Every record is to be printed exactly as written; pictures are to be omitted.
----- Exercise material -----
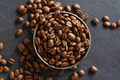 Arabica beans in bowl on grey - PhotoDune Item for Sale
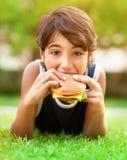 Tienerjongen die hamburger in openlucht eten Stock Fotografie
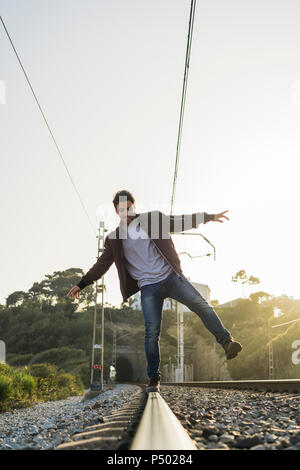 Young man standing on railroad track - Stock Photo
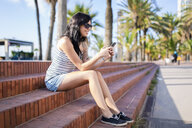 Spain, Barcelona, smiling young woman sitting on steps at sunlight using cell phone - GIOF04609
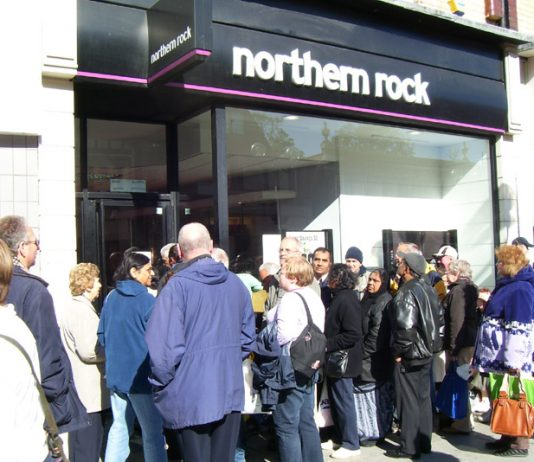 Queue outside the Northern Rock bank in Harruw on Tuesday of savers determined to take out their money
-----
[Written response]:
 Arabica beans in bowl on grey - PhotoDune Item for Sale
 Tienerjongen die hamburger in openlucht eten Stock Fotografie
 Young man standing on railroad track - Stock Photo
 Spain, Barcelona, smiling young woman sitting on steps at sunlight using cell phone - GIOF04609
 Queue outside the Northern Rock bank in Harruw on Tuesday of savers determined to take out their money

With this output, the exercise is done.